- Born: c. 1917
- Died: August 14, 2005 (aged 87–88)
- Occupation: Physician

= William Henry Beierwaltes =

American physician (c.1917–2005)

William Henry Beierwaltes (c. 1917 – August 14, 2005) was an American physician who was a pioneer in the use of nuclear medicine. Beierwaltes building on the established work of Saul Hertz, developed innovations in the use of iodine-131 and in surgery in treating thyroid cancer, in establishing a university training program in nuclear medicine and in the use of radiolabeled antibodies to detect cancer.

==Early years and education==
Beierwaltes was born c. 1917, and grew up in Saginaw, Michigan. He spent the vast majority of his career at the University of Michigan, earning a bachelor's degree there in 1938, his medical degree in 1941 and completed his residency as an endocrinologist in 1945. He developed a lifelong focus on thyroid cancer after performing an autopsy in his third year of medical school on a patient who had died from the disease. One of his few times away from the University of Michigan was for an internship and residency at Cleveland City Hospital, where one of his assignments was a study of the use of an antithyroid drug in treatment of hyperthyroidism. After joining the faculty of the University of Michigan Medical School in 1945, he started to become involved in the growing field of nuclear medicine.

==Career and research==
Beierwaltes was one of five doctors present at the first course teaching doctors how to use radioactive iodine for medical purposes, which was offered by the Atomic Energy Commission at its facility in Oak Ridge, Tennessee. He spent his career seeking methods to identify and treat cancer using radioisotopes. Early in his career, he established a clinic in which radioactive iodine was used to help diagnose and detect tumors in patients with hyperthyroidism and thyroid cancer. He became an advocate for a therapy that combined radioiodine and surgery, which has been accepted by the medical profession as the standard regimen for diagnosis and treatment of thyroid conditions.

He was named in 1952 as head of the Clinical Radioisotope Service at the University of Michigan. Beierwaltes wrote Clinical Use of Radioisotopes, published in 1957, which was one of the first books published in the field. When it was established in the early 1960s, Beierwaltes was promoted to chief of the Nuclear Medicine Division and helped form the nuclear medicine fellowship at the University of Michigan, one of the first such programs in the United States.

Results of a study Beierwaltes reported in 1950 showed that he was able to use x-rays to prevent blindness in eight of eleven patients with a form of the disease exophthalmos. The pituitary glands of these patients were believed to have been producing excessive amounts of thyroid-stimulating hormone which caused swelling in the eyesocket that could compress the optic nerve or ophthalmic artery leading to blindness. By x-raying the pituitary gland, the swelling was reduced. Three years after treatment patients had gained an average of 13 pounds and their eyes had receded an average of one-fifth of an inch.

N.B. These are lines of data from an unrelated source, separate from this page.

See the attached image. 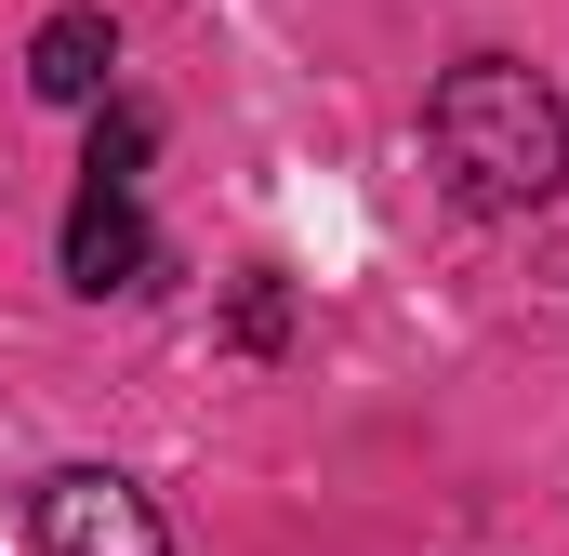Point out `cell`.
Masks as SVG:
<instances>
[{
	"label": "cell",
	"mask_w": 569,
	"mask_h": 556,
	"mask_svg": "<svg viewBox=\"0 0 569 556\" xmlns=\"http://www.w3.org/2000/svg\"><path fill=\"white\" fill-rule=\"evenodd\" d=\"M437 159H450L463 199L530 212V199H557V172H569V120H557V93H543L530 67L463 53V67L437 80Z\"/></svg>",
	"instance_id": "cell-1"
},
{
	"label": "cell",
	"mask_w": 569,
	"mask_h": 556,
	"mask_svg": "<svg viewBox=\"0 0 569 556\" xmlns=\"http://www.w3.org/2000/svg\"><path fill=\"white\" fill-rule=\"evenodd\" d=\"M27 544H40V556H172V530H159V504H146L133 477L53 464V477L27 490Z\"/></svg>",
	"instance_id": "cell-2"
},
{
	"label": "cell",
	"mask_w": 569,
	"mask_h": 556,
	"mask_svg": "<svg viewBox=\"0 0 569 556\" xmlns=\"http://www.w3.org/2000/svg\"><path fill=\"white\" fill-rule=\"evenodd\" d=\"M67 278H80V291H146V278H159V239H146L133 199L80 186V212H67Z\"/></svg>",
	"instance_id": "cell-3"
},
{
	"label": "cell",
	"mask_w": 569,
	"mask_h": 556,
	"mask_svg": "<svg viewBox=\"0 0 569 556\" xmlns=\"http://www.w3.org/2000/svg\"><path fill=\"white\" fill-rule=\"evenodd\" d=\"M107 67H120V27H107V13H53V27L27 40V80H40L53 107H93Z\"/></svg>",
	"instance_id": "cell-4"
},
{
	"label": "cell",
	"mask_w": 569,
	"mask_h": 556,
	"mask_svg": "<svg viewBox=\"0 0 569 556\" xmlns=\"http://www.w3.org/2000/svg\"><path fill=\"white\" fill-rule=\"evenodd\" d=\"M146 146H159V120H146V107H107V120H93V159H80V186H107V199H133Z\"/></svg>",
	"instance_id": "cell-5"
}]
</instances>
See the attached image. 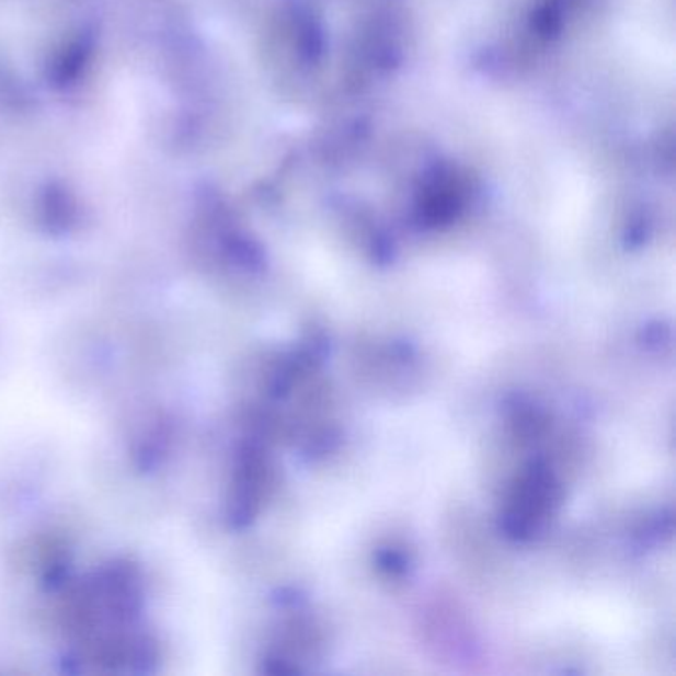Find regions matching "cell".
<instances>
[{"label": "cell", "mask_w": 676, "mask_h": 676, "mask_svg": "<svg viewBox=\"0 0 676 676\" xmlns=\"http://www.w3.org/2000/svg\"><path fill=\"white\" fill-rule=\"evenodd\" d=\"M500 530L506 538L514 541H526L531 538V522L522 518L520 514L508 511L500 518Z\"/></svg>", "instance_id": "1"}, {"label": "cell", "mask_w": 676, "mask_h": 676, "mask_svg": "<svg viewBox=\"0 0 676 676\" xmlns=\"http://www.w3.org/2000/svg\"><path fill=\"white\" fill-rule=\"evenodd\" d=\"M639 337L646 350H661L671 342V328L661 322L646 323Z\"/></svg>", "instance_id": "2"}, {"label": "cell", "mask_w": 676, "mask_h": 676, "mask_svg": "<svg viewBox=\"0 0 676 676\" xmlns=\"http://www.w3.org/2000/svg\"><path fill=\"white\" fill-rule=\"evenodd\" d=\"M377 563L383 572L393 573V575H401L409 568L405 553L399 552V550H381L377 553Z\"/></svg>", "instance_id": "3"}]
</instances>
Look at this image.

Beierwaltes retired from the University of Michigan at age 70 and moved to Grosse Pointe, Michigan, where he continued work at the local St. John Hospital and at William Beaumont Hospital in Royal Oak, Michigan. He "finally and unequivocally" retired from clinical work on August 31, 1994. He died on August 14, 2005, aged 87 or 88.

==Legacy==
Beierwaltes developed the concept of combining radioactive iodine with the hormone-like Iobenguane, so that the radioactivity could be detected when the substance traveled to cells in the adrenal gland and related tissues. Beierwaltes is co-holder of the patent on Iobenguane, which he developed in the 1970s to allow for imaging of the adrenal gland.

He was awarded the Scientific Achievement Award, the highest honor given by the American Medical Association, for his contributions to the medical profession as a clinician, teacher, and investigator.

==Personal life==
Beierwaltes died at age 88 on August 14, 2005, in his home in Petoskey, Michigan, of natural causes.